### Aim
Retype everything in the listing, leaving each line exactly as it is.

# Start of Data supplied

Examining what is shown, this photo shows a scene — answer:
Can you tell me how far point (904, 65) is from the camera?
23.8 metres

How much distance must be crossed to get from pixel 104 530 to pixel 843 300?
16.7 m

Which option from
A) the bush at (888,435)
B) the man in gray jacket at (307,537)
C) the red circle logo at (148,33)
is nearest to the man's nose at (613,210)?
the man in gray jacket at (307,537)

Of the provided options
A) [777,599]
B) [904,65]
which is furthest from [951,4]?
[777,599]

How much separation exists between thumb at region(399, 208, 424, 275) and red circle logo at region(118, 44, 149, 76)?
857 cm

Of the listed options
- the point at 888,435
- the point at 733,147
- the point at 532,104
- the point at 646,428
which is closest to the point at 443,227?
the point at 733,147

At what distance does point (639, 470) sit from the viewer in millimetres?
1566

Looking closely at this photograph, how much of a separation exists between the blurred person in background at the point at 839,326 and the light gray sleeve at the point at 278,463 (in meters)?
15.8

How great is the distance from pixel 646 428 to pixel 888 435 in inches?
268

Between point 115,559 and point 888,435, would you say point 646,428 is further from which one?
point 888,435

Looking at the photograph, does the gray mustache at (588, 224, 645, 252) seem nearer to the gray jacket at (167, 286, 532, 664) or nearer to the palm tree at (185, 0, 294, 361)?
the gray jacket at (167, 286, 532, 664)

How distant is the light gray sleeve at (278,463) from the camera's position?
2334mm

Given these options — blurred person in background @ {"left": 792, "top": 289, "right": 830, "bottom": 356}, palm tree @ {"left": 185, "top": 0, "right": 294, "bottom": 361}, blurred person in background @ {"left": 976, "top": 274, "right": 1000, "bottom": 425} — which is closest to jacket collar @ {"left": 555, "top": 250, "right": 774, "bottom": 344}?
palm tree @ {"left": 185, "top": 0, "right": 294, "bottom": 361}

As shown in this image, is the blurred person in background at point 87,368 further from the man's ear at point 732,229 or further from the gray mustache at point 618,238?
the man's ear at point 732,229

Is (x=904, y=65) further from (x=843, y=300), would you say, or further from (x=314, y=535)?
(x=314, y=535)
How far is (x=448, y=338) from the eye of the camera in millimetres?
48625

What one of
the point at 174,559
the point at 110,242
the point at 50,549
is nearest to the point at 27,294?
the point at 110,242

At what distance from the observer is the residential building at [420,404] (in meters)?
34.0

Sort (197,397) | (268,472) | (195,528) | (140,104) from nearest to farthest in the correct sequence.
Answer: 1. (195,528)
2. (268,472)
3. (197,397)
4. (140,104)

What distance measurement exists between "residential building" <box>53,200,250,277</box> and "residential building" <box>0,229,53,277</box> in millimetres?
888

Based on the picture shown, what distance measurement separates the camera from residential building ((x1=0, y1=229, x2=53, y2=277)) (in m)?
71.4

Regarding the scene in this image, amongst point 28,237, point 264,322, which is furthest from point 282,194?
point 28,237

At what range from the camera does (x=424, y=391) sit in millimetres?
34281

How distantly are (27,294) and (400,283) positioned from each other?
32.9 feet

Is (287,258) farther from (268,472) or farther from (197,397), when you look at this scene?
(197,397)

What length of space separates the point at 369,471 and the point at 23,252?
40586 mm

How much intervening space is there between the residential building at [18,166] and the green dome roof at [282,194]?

# End of Data supplied

### Written solution
Examining what is shown, this photo shows a scene — answer:
Can you tell me how far point (904, 65) is from the camera?
23.8 metres

How much distance must be crossed to get from pixel 104 530 to pixel 843 300?
16.7 m

Which option from
A) the bush at (888,435)
B) the man in gray jacket at (307,537)
C) the red circle logo at (148,33)
is nearest to the man's nose at (613,210)?
the man in gray jacket at (307,537)

Of the provided options
A) [777,599]
B) [904,65]
which is furthest from [951,4]?
[777,599]

How much separation exists between thumb at region(399, 208, 424, 275) and red circle logo at region(118, 44, 149, 76)?
857 cm

Of the listed options
- the point at 888,435
- the point at 733,147
- the point at 532,104
- the point at 646,428
which is closest to the point at 443,227?
the point at 733,147

At what distance does point (639, 470) sit from the viewer in millimetres?
1566

Looking closely at this photograph, how much of a separation exists between the blurred person in background at the point at 839,326 and the light gray sleeve at the point at 278,463 (in meters)?
15.8

How great is the distance from pixel 646 428 to pixel 888 435 in inches?
268

Between point 115,559 and point 888,435, would you say point 646,428 is further from which one?
point 888,435

Looking at the photograph, does the gray mustache at (588, 224, 645, 252) seem nearer to the gray jacket at (167, 286, 532, 664) or nearer to the palm tree at (185, 0, 294, 361)?
the gray jacket at (167, 286, 532, 664)

How distant is the light gray sleeve at (278,463) from the camera's position?
2334mm

Given these options — blurred person in background @ {"left": 792, "top": 289, "right": 830, "bottom": 356}, palm tree @ {"left": 185, "top": 0, "right": 294, "bottom": 361}, blurred person in background @ {"left": 976, "top": 274, "right": 1000, "bottom": 425} — which is closest to jacket collar @ {"left": 555, "top": 250, "right": 774, "bottom": 344}?
palm tree @ {"left": 185, "top": 0, "right": 294, "bottom": 361}

As shown in this image, is the blurred person in background at point 87,368 further from the man's ear at point 732,229 or further from the gray mustache at point 618,238?
the man's ear at point 732,229

Is (x=904, y=65) further from (x=843, y=300), would you say, or further from (x=314, y=535)?
(x=314, y=535)
How far is (x=448, y=338) from the eye of the camera in millimetres?
48625

What one of
the point at 174,559
the point at 110,242
the point at 50,549
is nearest to the point at 27,294?
the point at 110,242

At what distance from the observer is the residential building at [420,404] (in meters)?
34.0

Sort (197,397) | (268,472) | (195,528) | (140,104) from nearest to farthest in the correct sequence.
Answer: 1. (195,528)
2. (268,472)
3. (197,397)
4. (140,104)

What distance measurement exists between "residential building" <box>53,200,250,277</box> and "residential building" <box>0,229,53,277</box> in millimetres?
888

Based on the picture shown, what distance measurement separates the camera from residential building ((x1=0, y1=229, x2=53, y2=277)) (in m)?
71.4

Regarding the scene in this image, amongst point 28,237, point 264,322, which is furthest from point 282,194?
point 28,237

At what range from the camera does (x=424, y=391) sit in millimetres?
34281

How distantly are (27,294) and (400,283) positioned from each other?
32.9 feet

Is (287,258) farther from (268,472) or farther from (197,397), when you look at this scene?
(197,397)

What length of space separates the point at 369,471 and the point at 23,252?
40586 mm

How much intervening space is there between the residential building at [18,166] and the green dome roof at [282,194]?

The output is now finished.